March 20, 2020
After holding up well in the first two weeks of the current market crisis, gold was hit this week, falling 10%, but has declined much less than equity markets and other major commodities over the past month.
While the Van Eck gold miners ETF is down 28% over the past month, a few of the larger cap TSX-listed pure play gold miners have held almost flat, with major falls concentrated among relatively smaller cap stocks.
A group of large Canada listed and operating junior miners is down 32% over the past month, hit hard, but still less so than the -41% drop in Van Eck's global junior gold miner ETF, and lower market caps are correlated with more severe declines.
Source: Yahoo Finance, *Van Eck
While gold had held up well in the first two weeks of the market decline, rising demand for liquidity finally pushed investors to sell this week, driving a -10.4% drop. However, in relative terms, gold looks robust compared to the collapse in equity indices and other major metals and commodities. Over the past month, gold is down just -8% compared to - 17% for copper, -29% for the S&P 500, -34% for silver, -36% for the Eurostoxx 600 and a dramatic -51% decline for crude oil (Figure 1). Clearly gold is being sold last, and being sold lightly, so far.

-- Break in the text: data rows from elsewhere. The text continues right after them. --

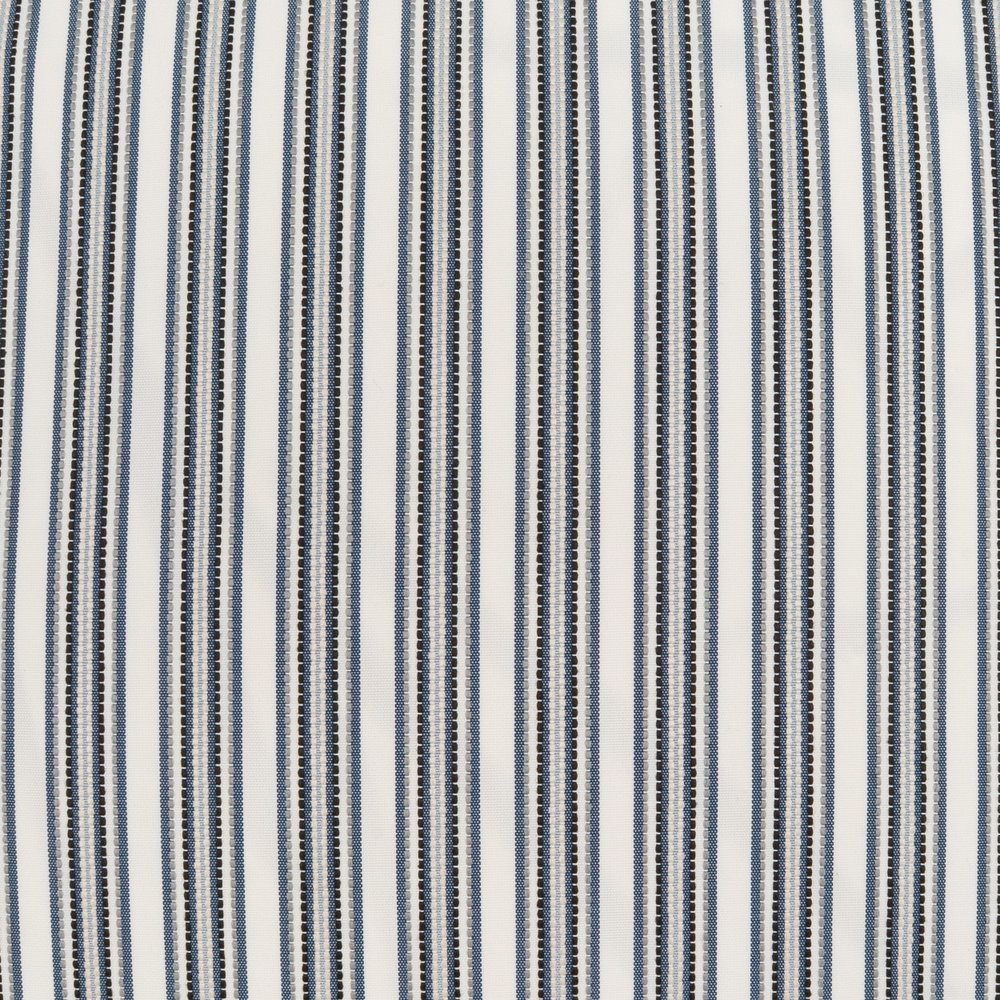 D.V. KAP Home - Outdoor Pendle Pillow - Blue - OD-579-B-2222 view 2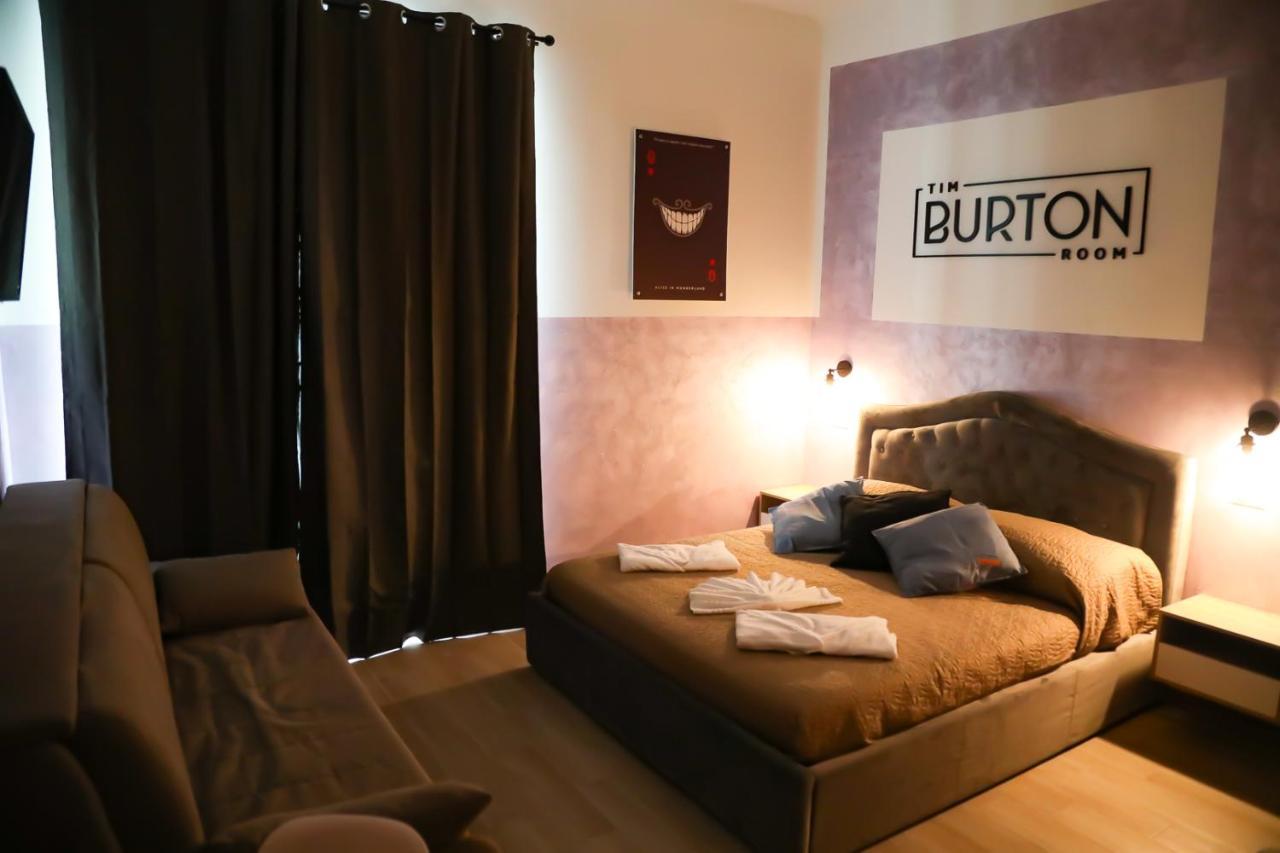 Cinemovie Guesthouse Rome Buitenkant foto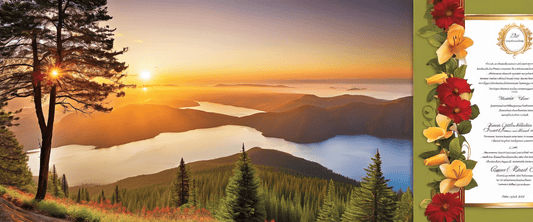 Designing a Unique Tribute: Custom Funeral Programs 101 - The Funeral Program Site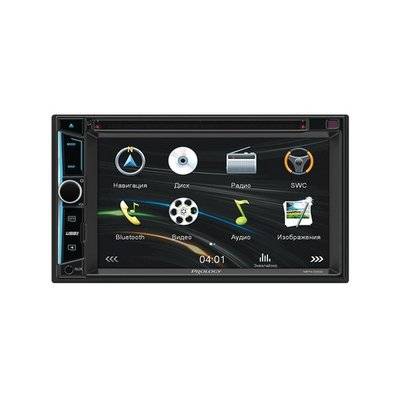 Prology Автомагнитола PROLOGY , USB, microSD MPN-D500 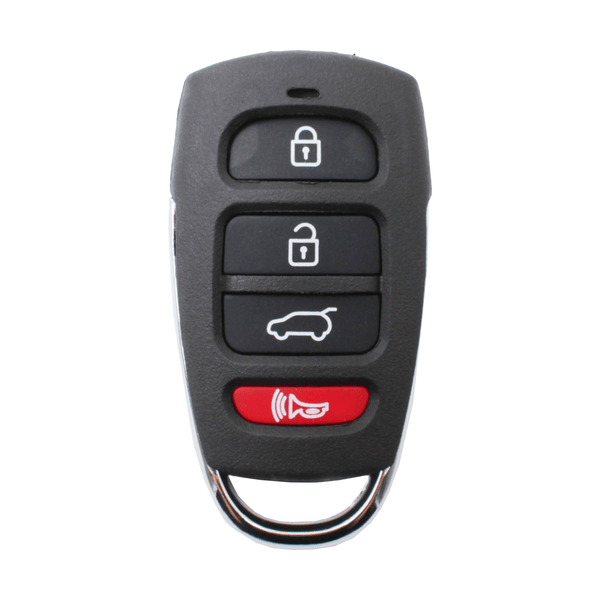 To Suit KIA 4 Button Remote Fob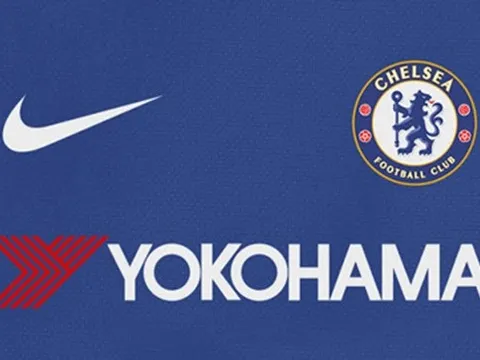 Nóng: Rò rỉ áo đấu mới, không adidas của Chelsea
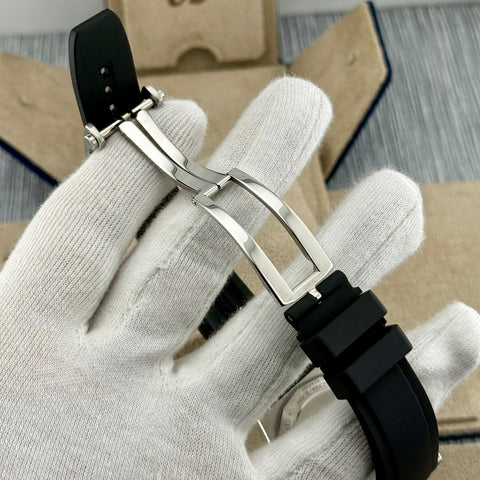 Breitling Chronomat Automatic GMT 40 Ref. P32398101C1S1 | Full-Set 09/2024 | Ice Blue Dial | Top Condition | VIP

While the Van Eck gold miners ETF is down -28% over the past month, this has not hit all the miners equally. A look at the major TSX listed pure play gold miners (in order of highest to lowest market cap in Figure 2) shows larger market cap stocks Newmont and Franco Nevada remaining nearly flat over the past month, demonstrating that that the market is not indiscriminately selling all gold miners. As we move down in market cap, the losses become larger, indicating that the market could be concerned with the risks that relatively smaller gold miners may have more issues with raising capital in an extreme risk off environment.
We also see this trend in a group of the largest Canadian listed miners with operations focused in Canada (ranked from highest to lowest market cap in Figure 3). In general, as we move down in market cap, the stock price declines tend to get larger. It appears that while the market is factoring in the relative strength in gold, it might be giving a higher weighting to the risk that companies will have difficulty accessing capital in this environment to continue and expand their operations, even if the gold price does hold up. While this group of Canadian juniors in Figure 3 has seen a quite severe combined market cap decline of 32% over the past month, in a global context, this is a relative outperformance versus the 41% decline in Van Eck's global junior miner ETF.